Modern Materials Handling sat down with Michael Romano, CEO at Bastian Solutions to talk about plans after retirement.
Modern: Congratulations on your retirement. Why now?
Romano: Because it’s time. I’ll be 68 this year, and I’ve had a good 40-year run in the industry. I want to retire while I’m still young enough to enjoy some other things.
Modern: Was it a tough decision?
Romano: Absolutely. The industry has never been in a better position in my 40 years. For the first time in my years, we’re no longer viewed as a commodity. Our customers understand they need to automate, and they need someone to help them do that. That’s a good position to be in.
Modern: How did you start in the industry?

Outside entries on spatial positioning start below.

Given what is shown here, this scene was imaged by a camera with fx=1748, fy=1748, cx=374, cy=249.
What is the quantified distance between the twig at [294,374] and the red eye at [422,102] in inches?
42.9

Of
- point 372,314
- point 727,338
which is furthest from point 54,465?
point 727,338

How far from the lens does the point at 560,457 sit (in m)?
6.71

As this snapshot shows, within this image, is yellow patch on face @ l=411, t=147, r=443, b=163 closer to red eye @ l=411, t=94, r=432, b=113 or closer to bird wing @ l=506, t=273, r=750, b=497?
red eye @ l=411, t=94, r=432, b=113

Romano: I’m a CPA by trade, and years ago, I left one of the big CPA firms to become the controller of a Raymond dealer in New York. At the time, interest rates were hovering around 20%, which made it difficult to sell capital equipment. I introduced financial merchandising, including ROI calculations and leasing in our proposals. That turned out to be successful, which brought me some recognition within Raymond. In the 1990s, I was asked by the CEO to launch their national accounts program. After about 6 years doing that, I had an opportunity with a partner to buy a dealership in New England, and then in 2005, to acquire a majority share of Associated, a dealership in Chicago, where I spent 12 years.
Modern: You were one of the first lift truck dealers to embrace automated systems. How did that happen?

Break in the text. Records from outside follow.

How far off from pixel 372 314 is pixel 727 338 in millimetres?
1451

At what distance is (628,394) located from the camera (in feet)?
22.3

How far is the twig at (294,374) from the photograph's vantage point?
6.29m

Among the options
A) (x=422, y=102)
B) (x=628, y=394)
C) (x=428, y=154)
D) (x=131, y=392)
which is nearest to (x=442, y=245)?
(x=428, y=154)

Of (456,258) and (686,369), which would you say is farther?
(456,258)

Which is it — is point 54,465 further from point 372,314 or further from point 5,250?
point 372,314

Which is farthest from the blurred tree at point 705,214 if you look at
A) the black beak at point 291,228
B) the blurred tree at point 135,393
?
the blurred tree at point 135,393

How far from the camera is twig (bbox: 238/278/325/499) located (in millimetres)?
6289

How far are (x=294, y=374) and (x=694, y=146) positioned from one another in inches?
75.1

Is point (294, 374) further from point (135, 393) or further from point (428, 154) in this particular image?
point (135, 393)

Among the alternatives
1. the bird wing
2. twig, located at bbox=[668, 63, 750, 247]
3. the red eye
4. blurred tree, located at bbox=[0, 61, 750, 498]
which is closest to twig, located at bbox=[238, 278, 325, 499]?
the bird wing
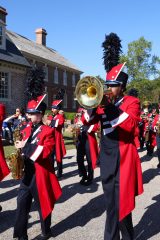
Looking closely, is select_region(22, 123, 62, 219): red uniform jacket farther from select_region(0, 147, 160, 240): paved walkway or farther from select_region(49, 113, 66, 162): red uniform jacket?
select_region(49, 113, 66, 162): red uniform jacket

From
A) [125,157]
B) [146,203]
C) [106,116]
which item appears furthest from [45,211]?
[146,203]

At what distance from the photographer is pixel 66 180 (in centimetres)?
859

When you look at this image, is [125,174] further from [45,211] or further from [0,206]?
[0,206]

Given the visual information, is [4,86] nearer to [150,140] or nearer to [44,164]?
[150,140]

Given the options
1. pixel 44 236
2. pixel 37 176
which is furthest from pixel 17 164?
pixel 44 236

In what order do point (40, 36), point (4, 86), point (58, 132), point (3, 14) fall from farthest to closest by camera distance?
point (40, 36)
point (3, 14)
point (4, 86)
point (58, 132)

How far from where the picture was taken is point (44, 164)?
4.69 m

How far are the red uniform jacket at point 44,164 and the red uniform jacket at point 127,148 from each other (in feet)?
2.51

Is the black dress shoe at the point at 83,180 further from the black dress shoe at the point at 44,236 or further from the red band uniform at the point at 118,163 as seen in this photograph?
the red band uniform at the point at 118,163

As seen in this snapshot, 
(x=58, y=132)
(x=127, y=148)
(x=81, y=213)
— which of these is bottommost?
(x=81, y=213)

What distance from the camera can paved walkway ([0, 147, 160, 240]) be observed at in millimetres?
4945

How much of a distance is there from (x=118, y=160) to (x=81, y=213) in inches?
86.2

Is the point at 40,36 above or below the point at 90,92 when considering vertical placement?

Romano: After trying to grow our systems business for years, I got tired of customers telling us: You’re just a lift truck company. So, we purchased Peach State and became a systems integrator. As a partner, Toyota quickly saw our reasoning and how labor demographics were changing at the same time as our industry was trending to a labor-intensive, e-commerce model. I became part of a team within Toyota that led to their entry into Automated Materials Handling Integration through the acquisitions of Vanderlande and Bastian Solutions. I knew we were on the right track when I saw an ad on Sunday Night Football late last year for a major sporting goods retailer that featured a warehouse we had done and citing it as a competitive advantage. That recognition of the value our industry provides is a good way to end my career.
Modern: Within the industry, the two leading lift truck providers—Toyota and KION—entered the automation side of the business, as have other new players. How is that changing the industry?
Romano: We’re going to continue to see consolidation, especially among the bigger industry players. That said, the automation market remains segmented: There’s always going to be room for those regional and local integrators to service small and mid-sized companies that aren’t serviced by the biggest players. You’re also going to see consolidation and acquisitions of technology players because it can be easier to buy technology than to build it yourself.
Modern: What will that mean for our readers, the users of automated materials handling systems?
Romano: The customer is going to have a better opportunity to do a one-stop shop, which is a necessity given that they no longer have the engineering staff they once had. The industry is going to be positioned to take care of them in a more comprehensive way. And, with the additional talent coming into the industry because of our increased recognition and visibility, the customer is going to see a better product. We’ve hired a lot of 20-somethings at Bastian Solutions who are light years ahead of where we were at their ages in their ability to provide significant value to our customers. Our industry has worked hard to build a better bridge with the academic community and it is paying off for us and our customers.